=== Texto-fonte ===

"""

Dentro da evolução histórica da literatura nacional, José Lins do Rego costuma ser interpretado como expoente da 2ª Geração do Modernismo. O Modernismo no Brasil teria como marco e ponto de partida a Semana de Arte Moderna de 1922. Ao mesmo tempo em que aquele período realçava novas tendências artísticas da Europa, o modernismo, no Brasil, diz respeito a uma primeiro e bem sucedido esforço de criar uma arte genuinamente Brasileira, que abordasse a nossa especificidade e o fizesse sem se adequar a modelos europeus, como o romantismo e o realismo-naturalismo. Aliás, tratava-se de um esforço que não se resumia às artes. Nas ciências sociais, as obras “Casa Grande e Senzala” de Gylberto Freire, “Raízes do Brasil” de Sérgio Buarque de Hollanda e “Formação dó Brasil Contemporâneo” de Caio Prado Júnior lançavam as bases, respectivamente, de uma nova antropologia nacional, de uma nova sociologia nacional e de uma nova historiografia nacional.

A 2ª fase do Modernismo, da qual Lins do Rego é expoente, implica num passo adiante em torno do esforço de criação de uma arte brasileira em sua forma e conteúdo. No caso, ganha destaque o regionalismo e obras de cunho social, que analisam e dissecam as relações sociais, o ambiente regional, os trejeitos e modos de se falar, o mundo e a vida em particular no interior nordestino, onde graça o coronelismo, o latifúndio e o cangaço. Romances regionalistas foram escritos por Graciliano Ramos, Rachel de Queiróz e Amando Fontes. E José Lins do Rego.

"""

=== Enunciado da tarefa A ===
Reescreva em forma de lista o parágrafo do texto-fonte iniciado por "A 2ª fase do Modernismo", preservando os fatos principais.
=== Enunciado da tarefa B ===
Transcreva do texto-fonte, sem qualquer alteração, o trecho que começa em "A 2ª fase do" e vai até "Lins do Rego.", inclusive.

=== Itens fornecidos ===

"""

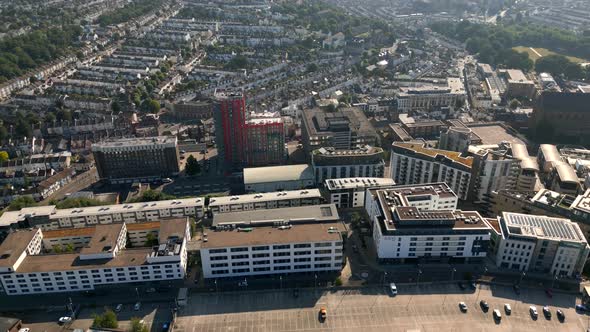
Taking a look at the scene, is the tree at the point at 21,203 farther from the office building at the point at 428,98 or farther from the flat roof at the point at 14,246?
the office building at the point at 428,98

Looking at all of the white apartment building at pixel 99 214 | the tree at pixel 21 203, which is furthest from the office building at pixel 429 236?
the tree at pixel 21 203

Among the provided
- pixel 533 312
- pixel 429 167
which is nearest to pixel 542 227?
pixel 533 312

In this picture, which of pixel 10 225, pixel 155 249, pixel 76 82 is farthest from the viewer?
pixel 76 82

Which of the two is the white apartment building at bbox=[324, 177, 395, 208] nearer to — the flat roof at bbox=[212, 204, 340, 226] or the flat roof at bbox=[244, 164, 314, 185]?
the flat roof at bbox=[244, 164, 314, 185]

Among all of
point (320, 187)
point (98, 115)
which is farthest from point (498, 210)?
point (98, 115)

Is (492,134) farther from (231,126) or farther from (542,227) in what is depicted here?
(231,126)

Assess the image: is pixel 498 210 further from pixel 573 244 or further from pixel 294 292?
pixel 294 292

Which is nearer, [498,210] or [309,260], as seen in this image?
[309,260]
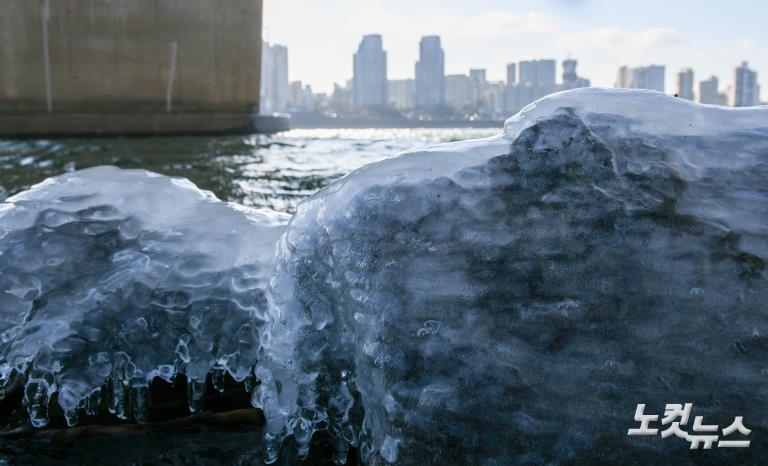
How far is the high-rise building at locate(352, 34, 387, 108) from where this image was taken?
160 ft

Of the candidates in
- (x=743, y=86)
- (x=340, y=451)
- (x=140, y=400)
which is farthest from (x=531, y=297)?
(x=743, y=86)

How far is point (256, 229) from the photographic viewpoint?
7.69ft

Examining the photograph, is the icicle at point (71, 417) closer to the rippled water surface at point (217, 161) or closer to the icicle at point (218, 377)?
the icicle at point (218, 377)

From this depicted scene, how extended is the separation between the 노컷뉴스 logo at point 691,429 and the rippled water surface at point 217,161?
255cm

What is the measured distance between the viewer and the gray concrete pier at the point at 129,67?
41.9ft

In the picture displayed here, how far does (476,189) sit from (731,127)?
0.61 metres

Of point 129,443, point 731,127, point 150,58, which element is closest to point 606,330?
point 731,127

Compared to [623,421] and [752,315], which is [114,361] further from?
[752,315]

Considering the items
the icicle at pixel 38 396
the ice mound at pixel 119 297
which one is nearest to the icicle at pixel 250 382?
the ice mound at pixel 119 297

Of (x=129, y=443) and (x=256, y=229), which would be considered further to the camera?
(x=256, y=229)

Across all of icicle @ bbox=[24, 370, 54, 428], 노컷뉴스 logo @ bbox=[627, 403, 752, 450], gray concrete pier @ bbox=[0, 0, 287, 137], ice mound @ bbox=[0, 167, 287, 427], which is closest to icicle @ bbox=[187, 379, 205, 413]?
ice mound @ bbox=[0, 167, 287, 427]

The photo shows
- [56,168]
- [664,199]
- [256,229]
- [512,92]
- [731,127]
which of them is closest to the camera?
[664,199]

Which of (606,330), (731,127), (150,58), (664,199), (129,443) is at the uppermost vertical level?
(150,58)

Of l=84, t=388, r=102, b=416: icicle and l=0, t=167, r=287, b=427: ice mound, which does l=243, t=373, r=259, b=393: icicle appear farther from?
l=84, t=388, r=102, b=416: icicle
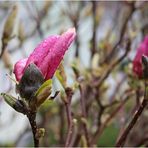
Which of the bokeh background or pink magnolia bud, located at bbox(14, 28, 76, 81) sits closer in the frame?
pink magnolia bud, located at bbox(14, 28, 76, 81)

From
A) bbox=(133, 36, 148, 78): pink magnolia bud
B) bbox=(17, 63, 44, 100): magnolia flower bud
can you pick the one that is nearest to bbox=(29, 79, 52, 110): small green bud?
bbox=(17, 63, 44, 100): magnolia flower bud

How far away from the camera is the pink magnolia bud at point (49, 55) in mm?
693

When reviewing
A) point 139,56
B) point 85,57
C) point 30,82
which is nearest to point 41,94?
point 30,82

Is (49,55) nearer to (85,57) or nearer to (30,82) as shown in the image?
(30,82)

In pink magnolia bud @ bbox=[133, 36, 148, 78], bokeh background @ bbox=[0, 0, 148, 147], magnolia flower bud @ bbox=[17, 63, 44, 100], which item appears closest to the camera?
magnolia flower bud @ bbox=[17, 63, 44, 100]

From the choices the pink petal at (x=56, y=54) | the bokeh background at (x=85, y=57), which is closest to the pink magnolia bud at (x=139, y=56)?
the bokeh background at (x=85, y=57)

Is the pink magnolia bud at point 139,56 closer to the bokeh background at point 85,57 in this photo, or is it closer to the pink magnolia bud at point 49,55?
the bokeh background at point 85,57

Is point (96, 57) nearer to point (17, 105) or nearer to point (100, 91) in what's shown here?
point (100, 91)

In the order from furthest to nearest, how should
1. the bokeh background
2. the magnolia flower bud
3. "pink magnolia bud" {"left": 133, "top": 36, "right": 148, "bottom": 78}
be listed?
the bokeh background → "pink magnolia bud" {"left": 133, "top": 36, "right": 148, "bottom": 78} → the magnolia flower bud

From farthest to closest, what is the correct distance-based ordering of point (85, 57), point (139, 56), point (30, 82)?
point (85, 57) → point (139, 56) → point (30, 82)

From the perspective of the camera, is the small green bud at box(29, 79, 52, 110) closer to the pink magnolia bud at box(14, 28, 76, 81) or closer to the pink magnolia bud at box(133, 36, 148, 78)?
the pink magnolia bud at box(14, 28, 76, 81)

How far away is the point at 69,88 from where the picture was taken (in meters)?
0.91

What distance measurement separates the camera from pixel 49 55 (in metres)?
0.69

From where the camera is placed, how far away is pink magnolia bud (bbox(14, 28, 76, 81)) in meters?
0.69
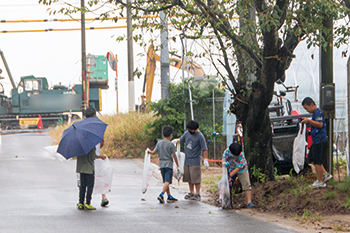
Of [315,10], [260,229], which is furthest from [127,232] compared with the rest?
[315,10]

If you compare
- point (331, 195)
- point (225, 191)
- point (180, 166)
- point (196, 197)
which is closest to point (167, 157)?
point (180, 166)

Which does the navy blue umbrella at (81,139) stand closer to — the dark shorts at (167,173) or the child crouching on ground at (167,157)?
the child crouching on ground at (167,157)

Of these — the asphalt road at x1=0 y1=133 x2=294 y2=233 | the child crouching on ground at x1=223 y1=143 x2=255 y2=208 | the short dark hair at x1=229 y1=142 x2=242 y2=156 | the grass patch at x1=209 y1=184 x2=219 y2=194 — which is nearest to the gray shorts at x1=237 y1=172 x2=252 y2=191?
the child crouching on ground at x1=223 y1=143 x2=255 y2=208

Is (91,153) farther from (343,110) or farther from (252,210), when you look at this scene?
(343,110)

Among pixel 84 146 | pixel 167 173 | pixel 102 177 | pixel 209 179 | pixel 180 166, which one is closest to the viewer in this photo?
pixel 84 146

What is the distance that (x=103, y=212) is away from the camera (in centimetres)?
824

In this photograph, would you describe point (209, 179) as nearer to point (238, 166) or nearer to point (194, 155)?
point (194, 155)

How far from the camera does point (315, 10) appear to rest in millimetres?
8312

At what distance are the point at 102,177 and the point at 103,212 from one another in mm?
877

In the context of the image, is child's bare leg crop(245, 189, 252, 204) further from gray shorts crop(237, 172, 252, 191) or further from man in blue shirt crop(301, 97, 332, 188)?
man in blue shirt crop(301, 97, 332, 188)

"""

=== Resolução A ===
- A 2ª fase do Modernismo, da qual Lins do Rego é expoente, avança no esforço de criar uma arte brasileira na forma e no conteúdo.
- Destacam-se o regionalismo e as obras de cunho social. Elas analisam as relações sociais, o ambiente regional e os modos de falar. Retratam também a vida no interior nordestino, marcado pelo coronelismo, pelo latifúndio e pelo cangaço.
- Escreveram romances regionalistas Graciliano Ramos, Rachel de Queiróz, Amando Fontes e José Lins do Rego.

=== Resolução B ===
A 2ª fase do Modernismo, da qual Lins do Rego é expoente, implica num passo adiante em torno do esforço de criação de uma arte brasileira em sua forma e conteúdo. No caso, ganha destaque o regionalismo e obras de cunho social, que analisam e dissecam as relações sociais, o ambiente regional, os trejeitos e modos de se falar, o mundo e a vida em particular no interior nordestino, onde graça o coronelismo, o latifúndio e o cangaço. Romances regionalistas foram escritos por Graciliano Ramos, Rachel de Queiróz e Amando Fontes. E José Lins do Rego.